The strategy will now go to EU leaders for their endorsement at the spring European Council, which is scheduled to take place on 25-26 March. The European Commission will then be asked to translate the document into concrete tasks.
Like the external security strategy that the EU updated in 2008, the internal security strategy takes a broad view of the concept of security. It identifies six significant common threats: terrorism, serious and organised crime, cyber-crime, cross-border crime, violence, and natural and man-made disasters. The strategy also includes a seventh, catch-all category of “common phenomena which pose safety and security threats to people across Europe”, such as road traffic accidents.
Cecilia Malmström, European commissioner for home affairs, announced that she will put forward a series of initiatives in the spring to address these threats. Among the earliest will be a communication on cyber-crime, an area that has received increased attention in recent months. Yesterday, Malmström presented Commission proposals for strengthening Frontex, the EU’s external border management agency.

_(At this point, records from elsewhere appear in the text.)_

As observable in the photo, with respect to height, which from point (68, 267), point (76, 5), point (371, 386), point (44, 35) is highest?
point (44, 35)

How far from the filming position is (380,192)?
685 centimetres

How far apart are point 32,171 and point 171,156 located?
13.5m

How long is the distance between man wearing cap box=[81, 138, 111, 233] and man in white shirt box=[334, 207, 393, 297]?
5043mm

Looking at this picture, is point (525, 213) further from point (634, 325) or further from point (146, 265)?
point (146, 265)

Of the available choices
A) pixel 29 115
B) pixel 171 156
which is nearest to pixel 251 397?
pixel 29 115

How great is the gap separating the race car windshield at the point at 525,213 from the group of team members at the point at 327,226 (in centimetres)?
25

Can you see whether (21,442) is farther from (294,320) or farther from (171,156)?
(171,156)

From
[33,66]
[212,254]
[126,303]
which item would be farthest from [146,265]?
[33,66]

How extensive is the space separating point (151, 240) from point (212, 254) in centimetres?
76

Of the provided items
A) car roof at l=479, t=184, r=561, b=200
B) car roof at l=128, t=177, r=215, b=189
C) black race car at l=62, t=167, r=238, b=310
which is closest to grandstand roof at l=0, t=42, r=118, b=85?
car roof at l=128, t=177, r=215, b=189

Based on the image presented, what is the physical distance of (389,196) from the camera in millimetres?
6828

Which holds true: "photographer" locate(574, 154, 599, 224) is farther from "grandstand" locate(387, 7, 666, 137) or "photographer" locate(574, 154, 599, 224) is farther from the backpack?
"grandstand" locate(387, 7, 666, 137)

In presenting the internal security strategy today with Alfredo Pérez Rubalcaba, Spain’s interior minister, Malmström said that she would compile a review of all instruments relating to internal security in the coming months.
The internal security strategy places great emphasis on anticipation and prevention, based on intelligence work. Improved information exchange among various national and EU agencies and bodies is at the heart of the strategy.
Among the few concrete mechanisms suggested in the strategy is a European Passenger Names Record (PNR) system. Currently, data of airline passengers is exchanged with the United States, but not between EU member states.
Follow-up of the strategy has been entrusted to the Standing Committee on Operational Co-operation on Internal Security (COSI), a body also established today following a provision in the Lisbon treaty. COSI, which was substantially prepared by Sweden when it held the EU’s presidency in the second half of last year, is to subsume the work of an EU-level task force of national police chiefs and is scheduled to convene on 11 March under the chairmanship of the head of the Guardia Civil, Spain’s national police.
COSI will also further develop the strategy and monitor its implementation by member states. It will co-ordinate the member states’ police and customs co-operation, the protection of the EU’s external borders and judicial co-operation in criminal matters with an internal security dimension. It will also ensure that the EU’s agencies in the field – such as Europol, Frontex and Eurojust – work together and with national authorities.
The precise scope and tasks for COSI remain to be established; today’s decision merely provides for its establishment.